**Source excerpt**
During Informal Probate
After a will has been submitted for informal probate, you have four months from the time the court receives it to file an objection and force the matter to open under formal probate instead. If you don’t object during this time, an order is entered by the court to proceed with administration of the estate informally. You can also contest a will at any time while it is in the informal probate process, forcing a formal probate hearing. If you do this, informal probate is essentially frozen until your objection can be heard by a judge and jury. The executor is not permitted to take any further action until the issue is resolved.
After Probate Closes
After informal probate closes, it is still possible to reopen the matter up to one year later, or up to two years after the testator’s date of death, whichever occurs last. Informal probate distributions to beneficiaries and payments are “conclusive” only unless superseded by an order from the court to open a formal probate or testacy proceeding during this time. However, once formal probate concludes, it is binding.

**Written tasks**
**1)** In the passage on informal probate, set down the text starting with "After Probate Closes" and going on through "it is binding.".
**2)** According to the passage on informal probate, how long does a person have to file an objection after the court receives a will submitted for informal probate?

**Information supplied**
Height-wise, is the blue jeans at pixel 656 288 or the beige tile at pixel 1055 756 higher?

**Outputs in order**
**1)**
After Probate Closes
After informal probate closes, it is still possible to reopen the matter up to one year later, or up to two years after the testator’s date of death, whichever occurs last. Informal probate distributions to beneficiaries and payments are “conclusive” only unless superseded by an order from the court to open a formal probate or testacy proceeding during this time. However, once formal probate concludes, it is binding.

**2)** Four months.